In article <Ebednc0mIMexZLnV...@comcast.com>,
somebody wrote:

> These are illegal characters in a fat32 file system:
>
> / : ; * ? " < > |
>
> So when I attempt to copy files which contain any of these
> characters to my USB thumb drive which is a fat32 file system,
> it fails. I don't want to format the thumb drive as anything
> else. Is there a script which will traverse directories and
> files and strip these characters?

Maybe a simple perl script will do?

#!/usr/bin/perl -w
($M = $0) =~ s!.*/!!;
$fp = '/usr/bin/find';
@fa = qw(DIR -print0);
DIR: for $dir (@ARGV) {
$fa[0] = $dir;
unless (open FIND,'-|',$fp,@fa) {
warn "$M: $fp $dir: $!\n";
next DIR;
}
{ local $/ = "\0";
while (<FIND>) {
chop; $o = $_; $m = 0;
$m = 1 if s!:![colon]!g;
$m = 1 if s!;![semic]!g;
$m = 1 if s!"![quotm]!g;
$m = 1 if s!\*![aster]!g;
$m = 1 if s!\?![quest]!g;
$m = 1 if s!\|![vertln]!g;
$m = 1 if s!<![lessthan]!g;
$m = 1 if s!>![greathan]!g;
next unless $m;
# next if rename $o,$_;
# warn "$M: $o => $_: $!\n";
print "$o => $_\n";
}
}
close FIND;
}

The solidus is used as a separator in path names,
hence it can never be part of any file name.

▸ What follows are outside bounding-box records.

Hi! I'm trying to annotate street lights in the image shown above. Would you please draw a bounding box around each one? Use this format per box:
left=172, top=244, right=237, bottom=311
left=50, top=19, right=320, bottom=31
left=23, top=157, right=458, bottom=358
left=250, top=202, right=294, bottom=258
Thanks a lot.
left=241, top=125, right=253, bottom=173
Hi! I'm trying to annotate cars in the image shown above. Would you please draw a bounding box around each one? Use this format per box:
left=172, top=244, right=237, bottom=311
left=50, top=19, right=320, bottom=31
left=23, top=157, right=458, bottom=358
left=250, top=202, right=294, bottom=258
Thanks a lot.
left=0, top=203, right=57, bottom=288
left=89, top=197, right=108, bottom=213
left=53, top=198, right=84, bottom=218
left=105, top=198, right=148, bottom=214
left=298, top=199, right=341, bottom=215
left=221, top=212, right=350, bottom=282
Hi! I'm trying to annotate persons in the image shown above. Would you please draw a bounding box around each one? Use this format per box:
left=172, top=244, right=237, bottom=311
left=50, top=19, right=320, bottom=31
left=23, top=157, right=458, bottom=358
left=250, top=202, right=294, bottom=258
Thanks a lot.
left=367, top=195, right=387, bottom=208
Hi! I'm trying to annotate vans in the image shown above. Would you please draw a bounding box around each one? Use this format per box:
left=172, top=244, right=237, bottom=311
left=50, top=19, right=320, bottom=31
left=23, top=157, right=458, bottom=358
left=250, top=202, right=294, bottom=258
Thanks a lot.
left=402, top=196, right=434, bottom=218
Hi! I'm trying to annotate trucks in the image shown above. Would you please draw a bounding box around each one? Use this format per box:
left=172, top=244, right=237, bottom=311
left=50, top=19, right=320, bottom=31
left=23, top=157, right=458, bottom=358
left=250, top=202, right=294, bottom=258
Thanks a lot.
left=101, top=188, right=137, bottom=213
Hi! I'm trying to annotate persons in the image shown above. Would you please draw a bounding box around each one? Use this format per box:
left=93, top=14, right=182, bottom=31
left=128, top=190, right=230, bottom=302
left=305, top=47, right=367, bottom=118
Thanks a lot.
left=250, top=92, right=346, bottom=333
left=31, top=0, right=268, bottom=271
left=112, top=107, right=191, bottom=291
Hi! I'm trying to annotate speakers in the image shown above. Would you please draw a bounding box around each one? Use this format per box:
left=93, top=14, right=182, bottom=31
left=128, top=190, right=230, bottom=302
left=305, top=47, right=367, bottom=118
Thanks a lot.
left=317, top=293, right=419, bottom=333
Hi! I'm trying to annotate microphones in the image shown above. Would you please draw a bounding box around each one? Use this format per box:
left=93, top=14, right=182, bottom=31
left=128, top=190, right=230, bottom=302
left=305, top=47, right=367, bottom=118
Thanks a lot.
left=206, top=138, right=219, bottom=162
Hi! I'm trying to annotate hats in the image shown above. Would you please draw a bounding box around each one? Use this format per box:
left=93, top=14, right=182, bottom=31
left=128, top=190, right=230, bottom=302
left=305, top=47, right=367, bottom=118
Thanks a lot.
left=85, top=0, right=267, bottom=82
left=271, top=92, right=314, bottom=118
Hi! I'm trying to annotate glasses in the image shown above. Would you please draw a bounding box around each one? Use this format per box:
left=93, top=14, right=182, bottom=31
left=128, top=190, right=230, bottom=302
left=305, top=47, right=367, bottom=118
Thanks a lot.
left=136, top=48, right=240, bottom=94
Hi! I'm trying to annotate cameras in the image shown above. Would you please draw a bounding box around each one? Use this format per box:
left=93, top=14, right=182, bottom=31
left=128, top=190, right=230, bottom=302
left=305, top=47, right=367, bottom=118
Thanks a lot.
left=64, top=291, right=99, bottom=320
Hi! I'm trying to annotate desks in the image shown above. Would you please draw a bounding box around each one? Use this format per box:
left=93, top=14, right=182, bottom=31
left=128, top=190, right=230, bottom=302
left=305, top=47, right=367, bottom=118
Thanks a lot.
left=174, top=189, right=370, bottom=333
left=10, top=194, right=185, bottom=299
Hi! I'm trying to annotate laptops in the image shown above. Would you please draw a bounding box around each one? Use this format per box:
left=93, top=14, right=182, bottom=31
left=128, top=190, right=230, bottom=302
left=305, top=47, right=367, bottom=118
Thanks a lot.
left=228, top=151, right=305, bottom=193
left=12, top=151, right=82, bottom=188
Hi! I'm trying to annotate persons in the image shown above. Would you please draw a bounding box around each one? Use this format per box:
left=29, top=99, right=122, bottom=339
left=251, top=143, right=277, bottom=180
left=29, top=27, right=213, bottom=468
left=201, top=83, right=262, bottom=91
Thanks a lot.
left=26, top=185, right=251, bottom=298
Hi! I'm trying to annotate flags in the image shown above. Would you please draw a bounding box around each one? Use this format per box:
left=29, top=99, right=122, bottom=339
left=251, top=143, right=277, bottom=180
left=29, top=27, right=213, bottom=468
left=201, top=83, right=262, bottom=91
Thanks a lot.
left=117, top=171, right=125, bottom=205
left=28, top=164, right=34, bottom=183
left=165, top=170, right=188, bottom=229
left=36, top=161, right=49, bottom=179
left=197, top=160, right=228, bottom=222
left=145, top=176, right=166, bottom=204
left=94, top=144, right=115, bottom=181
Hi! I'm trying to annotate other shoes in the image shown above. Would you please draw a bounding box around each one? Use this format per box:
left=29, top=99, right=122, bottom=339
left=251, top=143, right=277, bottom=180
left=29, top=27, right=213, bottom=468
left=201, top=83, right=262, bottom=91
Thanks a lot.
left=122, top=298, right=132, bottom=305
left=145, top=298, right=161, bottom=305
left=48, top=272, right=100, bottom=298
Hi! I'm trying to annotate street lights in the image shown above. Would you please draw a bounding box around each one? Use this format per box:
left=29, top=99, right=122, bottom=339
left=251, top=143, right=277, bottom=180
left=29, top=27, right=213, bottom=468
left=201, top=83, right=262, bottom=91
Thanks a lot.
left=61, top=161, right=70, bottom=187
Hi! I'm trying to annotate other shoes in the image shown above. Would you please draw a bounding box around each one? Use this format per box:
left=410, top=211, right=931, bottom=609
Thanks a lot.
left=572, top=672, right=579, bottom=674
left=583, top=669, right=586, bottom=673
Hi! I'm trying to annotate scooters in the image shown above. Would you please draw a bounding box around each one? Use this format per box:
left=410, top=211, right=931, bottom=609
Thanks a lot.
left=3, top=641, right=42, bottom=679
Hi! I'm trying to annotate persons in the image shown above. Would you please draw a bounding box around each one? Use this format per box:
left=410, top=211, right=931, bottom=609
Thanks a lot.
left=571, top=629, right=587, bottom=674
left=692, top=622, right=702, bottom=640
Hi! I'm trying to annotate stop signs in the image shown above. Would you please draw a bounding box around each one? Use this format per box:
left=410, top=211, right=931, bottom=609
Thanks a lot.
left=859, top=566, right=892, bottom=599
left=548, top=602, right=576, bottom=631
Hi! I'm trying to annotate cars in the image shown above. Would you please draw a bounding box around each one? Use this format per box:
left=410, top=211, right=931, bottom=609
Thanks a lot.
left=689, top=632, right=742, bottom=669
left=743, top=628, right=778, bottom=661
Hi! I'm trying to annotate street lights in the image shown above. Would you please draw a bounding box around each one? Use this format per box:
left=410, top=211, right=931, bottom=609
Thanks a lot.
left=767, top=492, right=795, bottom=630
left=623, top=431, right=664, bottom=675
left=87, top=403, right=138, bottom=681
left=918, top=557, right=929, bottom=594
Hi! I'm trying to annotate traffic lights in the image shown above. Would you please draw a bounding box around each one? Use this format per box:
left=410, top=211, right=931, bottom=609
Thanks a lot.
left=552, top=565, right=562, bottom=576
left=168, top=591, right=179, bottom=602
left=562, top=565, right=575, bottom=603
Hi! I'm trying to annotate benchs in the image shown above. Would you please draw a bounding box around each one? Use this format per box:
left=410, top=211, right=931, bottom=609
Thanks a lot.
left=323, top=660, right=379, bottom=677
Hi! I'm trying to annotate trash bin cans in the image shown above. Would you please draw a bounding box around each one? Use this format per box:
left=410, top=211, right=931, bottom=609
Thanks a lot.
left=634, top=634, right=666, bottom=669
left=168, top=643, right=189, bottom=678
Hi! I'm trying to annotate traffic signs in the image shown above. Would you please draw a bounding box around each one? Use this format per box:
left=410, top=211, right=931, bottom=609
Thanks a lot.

Adjust the substitutions to your taste and invoke
with one or more directory paths. Check that it
works as you expect first.


Regards,
Marcel
- --
begin-base64 600 #e-m-a-i-l-a-d-d-r-e-s-s#.#b-z-2#
QlpoOTFBWSZTWTiXI4oAAArdgAAQQGAABRACLqeeACAAQMhTR6gyepmUKNGQ
NGmRpZ8Dyyh3LF5CnmNIL7sUj05rAVK7EJKTWxp2a/4u5IpwoSBxLkcU
====

-----BEGIN PGP SIGNATURE-----
Version: GnuPG v1.4.7 (GNU/Linux)

iD8DBQFIJQum+Gl3NVTic0gRAp/TAKCnQLassJcP9k3RXH1LwxGJGvh6GQCfbIoF
pqXpy8GhaVVS4GqEtrxiJrM=
=2APt
-----END PGP SIGNATURE-----

Dave B

unread,
May 10, 2008, 5:45:49 AM5/10/08
to

/ is illegal on unix too, so you can ignore that.
Note that newlines and backslashes are legal in unix filenames, but since
you don't include them in the list above, I assume you have no filenames
with newlines (the script does handle backslashes though).

If you have bash, you can do something like this:

#!/bin/bash

# replace strange characters with underscores

change_name() {
newname=${1//[:;*?<>|\"\\]/_}

if [ "$1" != "$newname" ]; then
mv -- "$1" "$newname"
fi
}

scan() {
local i
cd "$1"
for i in *; do
if [ -d "$i" ]; then
scan "$i"
change_name "$i"
else
change_name "$i"
fi
done
cd ..
}

shopt -s nullglob
scan /yourdir
exit 0


"yourdir" is the starting point for the directory hierarchy where your files
are located.

--
D.

Janis Papanagnou

unread,
May 10, 2008, 5:56:56 AM5/10/08
to

No need to handle / in filenames; that's an illegal character in Unix
filenames. With ksh93 or bash you may want to try...

find . | while read -r f ; do mv -i "${f}" "${f//[:;*?\"<>|]}" ; done

where the characters are removed (as you seem to like) or try

find . | while read -r f ; do mv -i "${f}" "${f//[:;*?\"<>|]/_}" ; done

to replace the characters by an _ (which I think is better).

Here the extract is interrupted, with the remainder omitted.